Well, all these metrics show increased values associated with TMS intervention. There’s just one snag ... all these metrics are known to increase with specific mind states! As you may well appreciate, you can’t eliminate the influences of the subjectivity of the individual from the mechanistic TMS manipulation. The subjective mind state that would disturb the sanitized neuroscientific data most significantly is that of the placebo effect – the belief in a modality of intervention enhances its effect by up to 50%! The placebo effect mediated primarily by oxytocin increases all the metrics associated with enhanced neuroplasticity – specifically, BDNF and dopamine levels are increased with multiple activated areas noted on fMRI scanning. Oxytocin also suppresses the activity of the amygdala – the seat of fear, anxiety, panic and anger.
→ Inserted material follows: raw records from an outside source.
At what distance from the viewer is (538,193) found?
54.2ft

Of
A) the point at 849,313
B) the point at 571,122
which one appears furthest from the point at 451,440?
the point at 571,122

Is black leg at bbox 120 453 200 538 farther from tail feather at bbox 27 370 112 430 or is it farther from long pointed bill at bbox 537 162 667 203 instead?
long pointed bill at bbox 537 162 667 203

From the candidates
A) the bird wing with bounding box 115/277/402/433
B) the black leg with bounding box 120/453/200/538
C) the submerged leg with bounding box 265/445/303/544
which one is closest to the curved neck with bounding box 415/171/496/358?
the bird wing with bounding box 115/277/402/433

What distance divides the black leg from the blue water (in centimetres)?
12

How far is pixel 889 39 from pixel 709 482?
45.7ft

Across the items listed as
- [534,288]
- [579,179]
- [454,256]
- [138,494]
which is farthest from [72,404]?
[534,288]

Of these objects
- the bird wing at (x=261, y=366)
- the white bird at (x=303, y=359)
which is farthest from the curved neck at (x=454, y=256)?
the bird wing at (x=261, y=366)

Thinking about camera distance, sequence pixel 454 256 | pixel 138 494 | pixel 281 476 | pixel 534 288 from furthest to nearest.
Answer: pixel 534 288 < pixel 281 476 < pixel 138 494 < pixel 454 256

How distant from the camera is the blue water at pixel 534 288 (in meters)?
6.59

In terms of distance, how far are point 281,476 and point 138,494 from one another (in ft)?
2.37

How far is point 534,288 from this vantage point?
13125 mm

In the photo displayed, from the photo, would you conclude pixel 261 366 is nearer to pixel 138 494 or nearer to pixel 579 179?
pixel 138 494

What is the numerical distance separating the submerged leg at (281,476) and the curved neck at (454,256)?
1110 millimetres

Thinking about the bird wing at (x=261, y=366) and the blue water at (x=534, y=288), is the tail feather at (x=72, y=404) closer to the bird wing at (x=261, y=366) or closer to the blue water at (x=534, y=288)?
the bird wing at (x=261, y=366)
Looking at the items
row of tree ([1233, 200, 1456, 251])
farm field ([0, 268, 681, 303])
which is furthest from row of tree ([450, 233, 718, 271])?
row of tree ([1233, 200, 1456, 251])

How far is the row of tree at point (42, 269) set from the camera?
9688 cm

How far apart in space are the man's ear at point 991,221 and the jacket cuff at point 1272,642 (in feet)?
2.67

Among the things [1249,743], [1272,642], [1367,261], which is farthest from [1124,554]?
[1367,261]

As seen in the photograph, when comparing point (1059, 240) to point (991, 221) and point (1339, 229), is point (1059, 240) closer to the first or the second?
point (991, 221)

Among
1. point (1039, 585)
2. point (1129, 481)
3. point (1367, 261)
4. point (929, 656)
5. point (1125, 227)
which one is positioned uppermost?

It is my contention therefore that TMS is unsubstantiated as an authentic modality of neuromodulation. A lucrative confirmation bias has predisposed to the fudging of research data and birthed yet another pseudo-scientific tool of intervention. In the domain of mainstream medicine it parallels the questionable modalities that are promoted in the shadowy space of the ‘wellness and longevity industry’. Authentic medical science is indeed being overrun by pseudo-science in support of perverse, self-enriching incentives.